LISTED RECORDS:

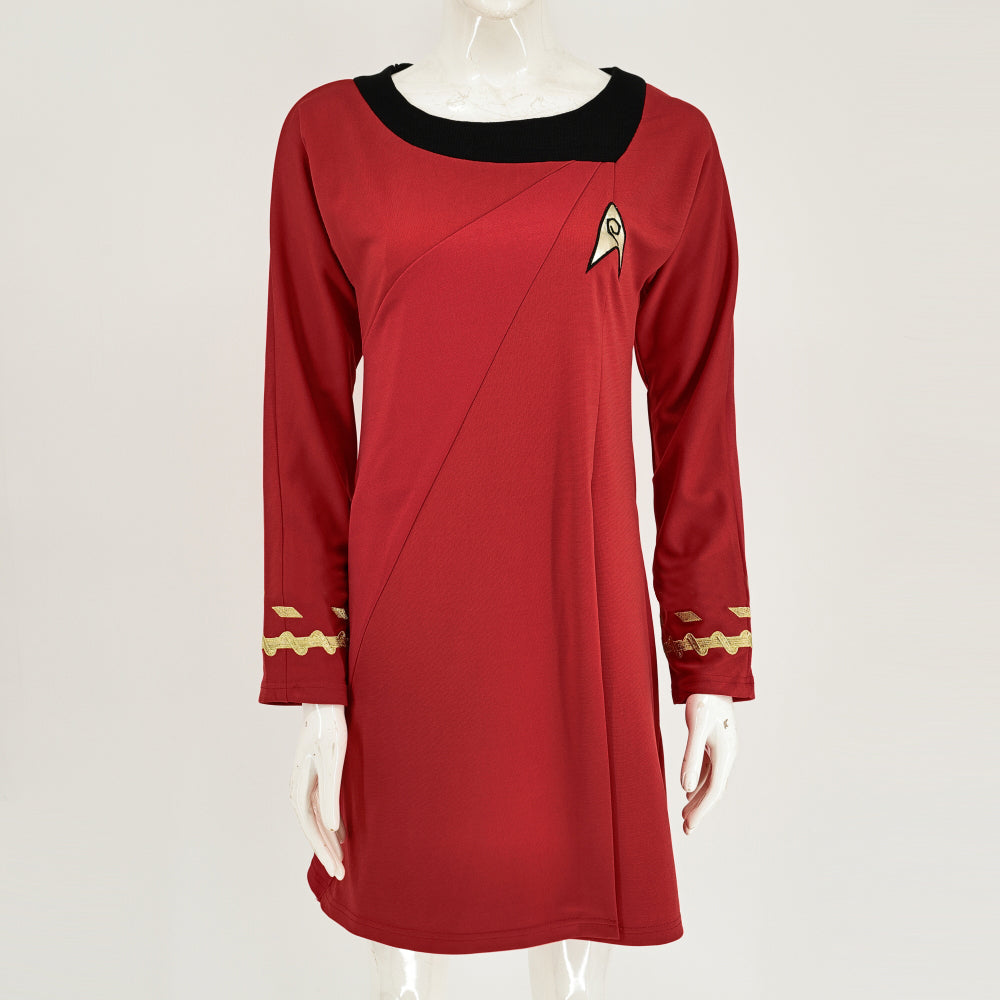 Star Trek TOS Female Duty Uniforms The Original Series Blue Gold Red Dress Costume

* * *

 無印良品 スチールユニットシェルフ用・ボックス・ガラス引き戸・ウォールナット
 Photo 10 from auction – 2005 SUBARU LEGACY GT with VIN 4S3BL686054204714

YOUR TASK: All lines in the listing above between the line with "無印良品 スチールユニットシェルフ用・ボックス・ガラス引き戸・ウォールナット" and the line with "Photo 10 from", inclusive, should be set down exactly, and no line outside that range.

RESPONSE TO THIS EXERCISE:
 無印良品 スチールユニットシェルフ用・ボックス・ガラス引き戸・ウォールナット
 Photo 10 from auction – 2005 SUBARU LEGACY GT with VIN 4S3BL686054204714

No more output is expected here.